Ich habe das Gefühl, alles auf einmal spüren zu wollen. Alle längst überfälligen Gefühle in mir aufgehen zu lassen. Ich spüre Angst, Traurigkeit, Freude, Glück, aber auch Einsamkeit. Jetzt – endlich – gehen sie auf und ich kann beschreiben, wie es mir geht. Ich habe in der letzten Zeit viel nicht wahrnehmen wollen, zu viel um es in Worte zu fassen. Ich habe eine langfristige Beziehung beendet, ich vermisse meine besten Freundinnen von ganzem Herzen und ich vermisse meinen Vater. Für all’ das hatte ich keine Zeit – und wohl auch keinen Mut.
Jetzt
gerade sitze ich endlich im Zug von Bremen nach Hamburg, um dann anschließend
in den Bus nach Berlin zu steigen. Dann werde ich ankommen, aussteigen, ganz
tief durchatmen und fühlen, dass ich lebe. Ich habe es sehr vermisst. All’ das.
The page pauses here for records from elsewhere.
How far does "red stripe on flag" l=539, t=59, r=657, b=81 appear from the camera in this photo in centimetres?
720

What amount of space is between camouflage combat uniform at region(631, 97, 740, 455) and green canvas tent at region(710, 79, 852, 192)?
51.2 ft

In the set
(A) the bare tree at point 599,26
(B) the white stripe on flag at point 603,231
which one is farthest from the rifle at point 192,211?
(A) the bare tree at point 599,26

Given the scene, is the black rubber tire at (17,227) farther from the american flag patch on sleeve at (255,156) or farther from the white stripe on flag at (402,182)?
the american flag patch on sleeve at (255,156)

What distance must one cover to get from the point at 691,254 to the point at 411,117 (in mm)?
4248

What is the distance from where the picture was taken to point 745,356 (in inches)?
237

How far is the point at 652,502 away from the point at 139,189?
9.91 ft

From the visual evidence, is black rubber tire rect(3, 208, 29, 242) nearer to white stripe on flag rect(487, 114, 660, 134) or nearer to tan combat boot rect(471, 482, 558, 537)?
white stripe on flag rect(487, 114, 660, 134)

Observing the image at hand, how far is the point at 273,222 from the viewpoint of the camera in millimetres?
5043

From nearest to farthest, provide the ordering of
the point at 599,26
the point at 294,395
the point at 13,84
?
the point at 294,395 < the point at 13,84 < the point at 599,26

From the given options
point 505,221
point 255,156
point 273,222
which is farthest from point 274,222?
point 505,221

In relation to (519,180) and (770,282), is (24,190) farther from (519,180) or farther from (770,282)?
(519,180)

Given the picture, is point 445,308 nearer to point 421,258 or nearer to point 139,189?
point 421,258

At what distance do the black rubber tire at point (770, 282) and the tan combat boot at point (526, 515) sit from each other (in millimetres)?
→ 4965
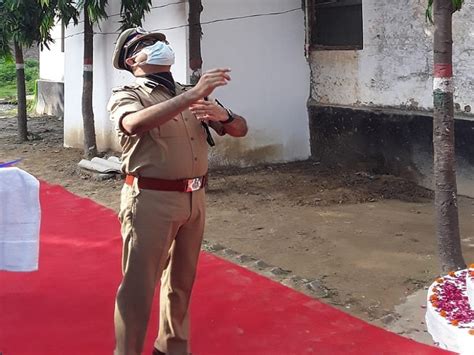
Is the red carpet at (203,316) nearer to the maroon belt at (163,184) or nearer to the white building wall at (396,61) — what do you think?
the maroon belt at (163,184)

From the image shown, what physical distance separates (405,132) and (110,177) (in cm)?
377

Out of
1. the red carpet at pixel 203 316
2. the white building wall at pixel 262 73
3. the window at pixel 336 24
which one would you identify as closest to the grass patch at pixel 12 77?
the white building wall at pixel 262 73

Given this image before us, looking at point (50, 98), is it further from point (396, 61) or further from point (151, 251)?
point (151, 251)

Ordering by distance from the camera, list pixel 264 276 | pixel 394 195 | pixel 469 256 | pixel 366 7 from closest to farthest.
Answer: pixel 264 276, pixel 469 256, pixel 394 195, pixel 366 7

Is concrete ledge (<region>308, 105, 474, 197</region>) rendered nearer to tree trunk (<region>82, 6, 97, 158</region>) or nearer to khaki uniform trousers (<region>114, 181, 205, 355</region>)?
tree trunk (<region>82, 6, 97, 158</region>)

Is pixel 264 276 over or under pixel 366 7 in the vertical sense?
under

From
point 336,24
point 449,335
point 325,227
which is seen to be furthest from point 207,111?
point 336,24

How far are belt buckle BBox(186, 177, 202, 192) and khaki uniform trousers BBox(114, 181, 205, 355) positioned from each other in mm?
23

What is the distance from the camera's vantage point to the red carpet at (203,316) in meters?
3.74

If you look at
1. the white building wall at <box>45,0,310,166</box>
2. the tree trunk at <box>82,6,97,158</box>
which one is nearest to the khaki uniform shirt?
the white building wall at <box>45,0,310,166</box>

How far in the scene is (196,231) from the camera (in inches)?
132

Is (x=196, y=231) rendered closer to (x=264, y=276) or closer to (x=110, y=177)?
(x=264, y=276)

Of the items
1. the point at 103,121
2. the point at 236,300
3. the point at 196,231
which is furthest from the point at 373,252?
the point at 103,121

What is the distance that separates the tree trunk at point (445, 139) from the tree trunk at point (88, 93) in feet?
20.6
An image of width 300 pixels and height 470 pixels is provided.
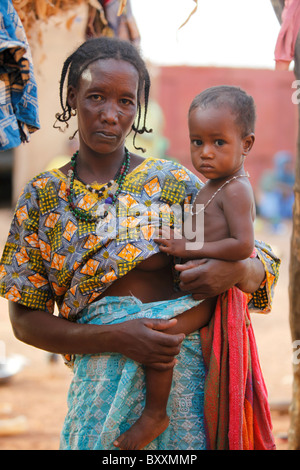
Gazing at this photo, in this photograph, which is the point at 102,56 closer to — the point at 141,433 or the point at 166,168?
the point at 166,168

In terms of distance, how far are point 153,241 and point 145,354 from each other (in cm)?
36

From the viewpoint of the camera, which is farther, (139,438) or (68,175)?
(68,175)

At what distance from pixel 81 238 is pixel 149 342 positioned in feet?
1.33

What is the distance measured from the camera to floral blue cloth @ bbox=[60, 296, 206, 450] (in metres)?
1.95

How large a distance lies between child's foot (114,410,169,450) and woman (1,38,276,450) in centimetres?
4

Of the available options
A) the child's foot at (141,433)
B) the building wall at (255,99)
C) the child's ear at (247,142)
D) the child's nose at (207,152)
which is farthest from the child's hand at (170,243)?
the building wall at (255,99)

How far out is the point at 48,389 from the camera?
5.67m


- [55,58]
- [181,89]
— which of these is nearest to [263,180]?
[181,89]

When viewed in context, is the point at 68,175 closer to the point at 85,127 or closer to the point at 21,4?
the point at 85,127

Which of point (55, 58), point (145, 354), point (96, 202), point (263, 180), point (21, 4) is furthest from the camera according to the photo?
point (263, 180)

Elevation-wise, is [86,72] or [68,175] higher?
[86,72]

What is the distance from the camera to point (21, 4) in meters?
2.36

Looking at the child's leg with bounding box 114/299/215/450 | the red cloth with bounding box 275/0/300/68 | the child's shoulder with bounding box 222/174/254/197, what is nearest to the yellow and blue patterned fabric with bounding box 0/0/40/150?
the child's shoulder with bounding box 222/174/254/197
In der letzten Zeit war ich durch mein Studium sehr eingespannt, hatte wenig
Zeit für mich und auch kein Geld, um wirklich etwas zu unternehmen. Jetzt ist
das erste Mal seit langem, dass ich alleine für mich bin. Ohne Freund, ohne
Stress ohne Zeitdruck. Nur ich. Ich hatte ganz vergessen, wie sich das anfühlt.
Vielleicht
ist es die Vorfreude auf den Sommer, vielleicht das Bewusstsein der Freiheit,
welches sich nach und nach in meinem Kopf ausbreitet. Ich habe keine
Verpflichtungen anderen Menschen gegenüber. Das war sehr, sehr lange nicht der
Fall. Ich freue mich auf das, was kommt und ich bin froh um das was war, etwas
Nostalgie gemischt mit den ersten Sonnenstrahlen und zu viel Kaffee.
Ich
habe auch lange nicht mehr in dieser Form geschrieben. Einfach so. Für mich.
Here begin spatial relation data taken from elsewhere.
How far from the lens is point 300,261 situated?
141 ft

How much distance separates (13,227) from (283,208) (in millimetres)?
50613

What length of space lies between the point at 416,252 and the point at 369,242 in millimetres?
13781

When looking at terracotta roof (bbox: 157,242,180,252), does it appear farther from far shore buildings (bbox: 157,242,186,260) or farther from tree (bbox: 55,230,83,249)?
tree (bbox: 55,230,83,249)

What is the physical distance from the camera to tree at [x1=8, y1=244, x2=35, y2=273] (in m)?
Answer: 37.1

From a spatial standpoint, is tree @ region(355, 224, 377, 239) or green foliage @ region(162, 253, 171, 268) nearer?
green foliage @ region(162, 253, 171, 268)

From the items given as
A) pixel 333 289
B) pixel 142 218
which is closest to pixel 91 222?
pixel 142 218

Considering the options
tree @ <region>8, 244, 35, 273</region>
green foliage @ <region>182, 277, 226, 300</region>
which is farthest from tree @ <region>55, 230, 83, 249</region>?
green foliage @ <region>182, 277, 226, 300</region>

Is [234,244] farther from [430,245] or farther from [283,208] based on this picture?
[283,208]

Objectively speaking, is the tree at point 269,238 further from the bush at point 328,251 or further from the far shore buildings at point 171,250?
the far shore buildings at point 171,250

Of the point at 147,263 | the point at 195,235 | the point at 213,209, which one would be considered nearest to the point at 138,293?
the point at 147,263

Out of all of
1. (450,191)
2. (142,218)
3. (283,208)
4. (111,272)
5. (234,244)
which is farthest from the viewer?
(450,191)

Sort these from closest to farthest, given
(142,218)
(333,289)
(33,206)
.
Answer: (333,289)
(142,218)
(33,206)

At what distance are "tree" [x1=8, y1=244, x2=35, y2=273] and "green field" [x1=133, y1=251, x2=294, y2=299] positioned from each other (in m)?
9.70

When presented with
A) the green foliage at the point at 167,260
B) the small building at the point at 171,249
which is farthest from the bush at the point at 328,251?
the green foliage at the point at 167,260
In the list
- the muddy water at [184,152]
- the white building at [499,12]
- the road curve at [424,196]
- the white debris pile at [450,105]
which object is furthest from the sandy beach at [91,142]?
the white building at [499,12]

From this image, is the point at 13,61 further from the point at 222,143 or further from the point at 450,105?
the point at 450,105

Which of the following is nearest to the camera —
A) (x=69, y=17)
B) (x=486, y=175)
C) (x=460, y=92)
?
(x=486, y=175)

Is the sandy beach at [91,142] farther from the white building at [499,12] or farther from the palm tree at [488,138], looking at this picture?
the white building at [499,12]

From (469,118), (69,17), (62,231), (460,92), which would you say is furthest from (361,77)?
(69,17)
Etwas, das ich mir nach und nach zurück erobern möchte.
Meine
Freundinnen sagen, nach einer Trennung bräuchte man etwas nur für sich. Ich
habe erst an Boxen gedacht, dann habe ich überlegt, ob ich verrückt bin. Sich
neu zu erfinden ist super, aber das? Ehrlich? Ich habe nachgedacht und
festgestellt, dass ich das letzte Mal 2011 in dieser Form geschrieben habe. Ich
kann es wohl am besten, wenn ich traurig bin. Nur statt meine Gefühle zu
vergraben und als nichtig zu bezeichnen, drücke ich mich jetzt aus. Ganz
einfach, ehrlich und ursprünglich.
Vielleicht
ist jetzt der richtige Zeitpunkt, es noch einmal zu versuchen.
Ich
versuche gar nicht erst, diesen Text zu strukturieren. Die Gedanken fließen
einfach. Fünf Minuten – eine Seite.
Anscheinend
kommt man mit 20 noch einmal in eine Selbstfindungsphase. Eine, die einen
komplett vom Hocker reißt und alles, an das man geglaubt hat, komplett
umkrempelt. Vielleicht brauche ich das jetzt, oder will es jetzt.
Mein
Anspruch an 2016 war schließlich genau das. Alles zu spüren, Höhenflüge und ins
tiefste Loch zu fallen. Mutig sein, alles zu geben, zu vertrauen und nicht zu
vergessen. Ich glaube nur so kann man lernen. Das ist die einzige Möglichkeit,
zu verstehen, wer man ist und was man von sich selbst erwartet – und sich wirklich wünscht.
Wahrscheinlich
habe ich in meiner Jugend viel von dem verpasst, was andere in meinem Alter
haben konnten. Ich war 12 und auf einmal war ich erwachsen. Jetzt ist, das glaube ich wirklich, der
Knackpunkt für einen Prozess, der ins Rollen kommt. Auf eignen Beinen stehen,
das hört man so oft, scheint wohl Definitionssache zu sein. Bis vor Kurzem
dachte ich, das täte ich schon längst. Und jetzt? Jetzt bin ich hier,
Veränderung und Entwicklung statt Stillstand. Eventuell werde ich jetzt
erwachsen.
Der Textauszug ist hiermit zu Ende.